Struggling To Save? This Analogy Probably Won’t Help You…

Chest of Drawers

Let’s face it, saving money is hard. If you’re lucky enough to have something left at the end of the month the chances are you’d prefer to fritter it away on booze or gadgets rather than putting it aside for a rainy day. Research suggests that 40% of us fail to put anything away at the end of the month.
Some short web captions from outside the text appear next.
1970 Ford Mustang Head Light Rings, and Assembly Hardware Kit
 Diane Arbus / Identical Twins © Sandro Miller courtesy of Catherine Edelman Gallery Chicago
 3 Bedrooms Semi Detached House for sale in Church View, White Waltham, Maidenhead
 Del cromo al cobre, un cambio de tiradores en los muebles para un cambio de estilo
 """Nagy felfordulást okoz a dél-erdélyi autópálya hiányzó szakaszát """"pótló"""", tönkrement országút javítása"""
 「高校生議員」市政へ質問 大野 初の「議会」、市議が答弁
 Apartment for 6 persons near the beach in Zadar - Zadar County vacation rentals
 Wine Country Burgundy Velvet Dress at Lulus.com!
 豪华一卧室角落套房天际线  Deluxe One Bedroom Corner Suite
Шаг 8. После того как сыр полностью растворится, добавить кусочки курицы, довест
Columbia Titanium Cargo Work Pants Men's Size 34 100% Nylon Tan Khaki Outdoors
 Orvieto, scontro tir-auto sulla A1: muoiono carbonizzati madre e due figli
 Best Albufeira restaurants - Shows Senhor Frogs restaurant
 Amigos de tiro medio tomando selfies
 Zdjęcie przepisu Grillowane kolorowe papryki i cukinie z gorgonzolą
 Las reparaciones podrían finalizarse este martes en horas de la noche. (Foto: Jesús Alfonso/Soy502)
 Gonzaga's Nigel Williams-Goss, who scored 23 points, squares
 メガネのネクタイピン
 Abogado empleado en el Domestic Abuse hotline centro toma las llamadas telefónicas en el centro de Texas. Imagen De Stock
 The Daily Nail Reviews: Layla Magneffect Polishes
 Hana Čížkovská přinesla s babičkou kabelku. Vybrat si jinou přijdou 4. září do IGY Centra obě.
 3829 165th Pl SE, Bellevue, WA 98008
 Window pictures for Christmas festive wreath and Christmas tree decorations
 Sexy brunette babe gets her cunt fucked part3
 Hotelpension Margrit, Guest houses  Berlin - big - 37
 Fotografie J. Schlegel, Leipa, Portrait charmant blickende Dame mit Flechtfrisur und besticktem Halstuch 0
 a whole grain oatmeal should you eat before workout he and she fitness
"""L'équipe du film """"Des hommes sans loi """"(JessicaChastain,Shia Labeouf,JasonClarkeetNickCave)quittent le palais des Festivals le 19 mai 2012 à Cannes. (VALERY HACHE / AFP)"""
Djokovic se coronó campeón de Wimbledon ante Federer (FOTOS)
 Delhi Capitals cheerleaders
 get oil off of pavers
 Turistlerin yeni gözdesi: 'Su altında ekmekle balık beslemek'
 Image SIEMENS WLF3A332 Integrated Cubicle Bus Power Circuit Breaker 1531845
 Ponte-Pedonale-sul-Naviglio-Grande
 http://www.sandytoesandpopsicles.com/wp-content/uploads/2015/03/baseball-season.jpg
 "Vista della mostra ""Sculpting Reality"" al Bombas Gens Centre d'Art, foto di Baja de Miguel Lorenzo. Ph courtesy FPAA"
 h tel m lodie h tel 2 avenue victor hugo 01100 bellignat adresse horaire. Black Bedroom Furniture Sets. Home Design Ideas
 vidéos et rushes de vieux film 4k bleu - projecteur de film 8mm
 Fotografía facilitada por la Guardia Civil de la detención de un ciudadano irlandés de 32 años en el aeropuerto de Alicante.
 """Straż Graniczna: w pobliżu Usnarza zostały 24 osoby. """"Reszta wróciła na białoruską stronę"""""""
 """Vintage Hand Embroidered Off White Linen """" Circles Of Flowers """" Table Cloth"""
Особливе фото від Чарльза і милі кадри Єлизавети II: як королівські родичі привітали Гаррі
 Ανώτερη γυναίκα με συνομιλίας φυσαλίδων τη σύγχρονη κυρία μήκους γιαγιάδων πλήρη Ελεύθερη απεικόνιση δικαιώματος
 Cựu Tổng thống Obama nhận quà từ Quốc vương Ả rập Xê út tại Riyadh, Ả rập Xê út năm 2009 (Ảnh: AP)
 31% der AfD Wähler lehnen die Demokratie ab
So what’s going to get you saving? A good analogy, of course. The Wall Street Journal suggests a new method for planning your savings, looking at them as if they were a chest of drawers in your bedroom (hopefully not the cheap ones from Ikea that you’ll inevitably cram far too many pants into and will fall apart after a couple of months):

Think of your various savings needs as something like your bedroom dresser. How well you fill that chest of drawers will determine how much financial flexibility you have and what kinds of choices you can make later in life. Just as you have to have that all-important underwear drawer, you need an emergency-cash drawer. This drawer will give you daily comfort and keep you out of trouble, allowing you to pay the bills for a few months if you lose your job, get sick or face a financial emergency… Just as you need a sock drawer, you also need a retirement drawer to keep you warm in your later years. If your company still provides a pension, that drawer may be filled for you. But most of us need to contribute to it, and the tax incentives make that an attractive place to put your savings.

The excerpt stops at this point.